─── Extrait du texte

A propos de l’Esprit, Jésus oriente notre méditation vers l’image du souffle. L’Esprit, comme le vent, est un souffle imprévisible. C’est le même souffle qui planait sur les eaux au début du monde, le même souffle de Dieu dans les narines de l’homme créé, en Genèse 2,7 ; le même souffle qui redonnera vie aux persécutés selon l’Apocalypse, 11, 11. Souffle, inspiration divine, Esprit : les fils de l’Eglise sont invités à vivre au souffle de l’Esprit, aujourd’hui comme hier. On ne le suit pas comme si c’était une évidence de type mathématique, mais comme une inspiration dont il faut discerner l’origine, si elle est de Dieu ou non.

──────
─── Lignes de données

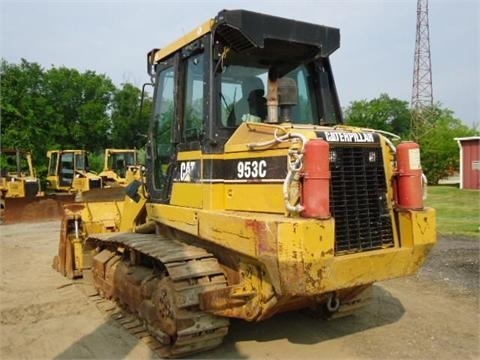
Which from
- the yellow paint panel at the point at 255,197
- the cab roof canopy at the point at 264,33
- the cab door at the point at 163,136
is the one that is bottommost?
the yellow paint panel at the point at 255,197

──────

Consigne 1:
Dans le texte sur le souffle de l'Esprit, quel passage de la Genèse est cité pour le souffle de Dieu dans les narines de l'homme créé ?
Consigne 2:
Poursuivez le texte sur le souffle de l'Esprit après sa dernière phrase.
Les lignes n'ont aucun rôle à jouer ici.

Résultat 1:
Genèse 2,7.

Résultat 2:
Né de la chair, né de l’Esprit 3,6. Evitons le contre-sens habituel entre chair-matériel et Esprit-spirituel ; évitons la distinction classique entre corps et âme, qui nous vient de la philosophie grecque. L’Evangile est écrit en monde juif, pour qui l’opposition est à faire entre le terrestre et le divin. C’est à rapprocher de ciel et terre, dans le zoom ci-dessus : la chair (ou la terre) représente la sphère du créé avec nos capacités et nos limites, tandis que l’Esprit désigne la puissance divine. Ce n’est pas une condamnation de tout ce qui vient de l’humain, c’est plutôt une invitation à ce que nos pensées soient de Dieu : “A ceux qui l’ont reçu, il a donné le pouvoir de devenir enfants de Dieu”.1, 13.

(On pourrait dire autrement: "de la chair" = penser à la manière des hommes: "de l'esprit" = penser à la manière de Dieu).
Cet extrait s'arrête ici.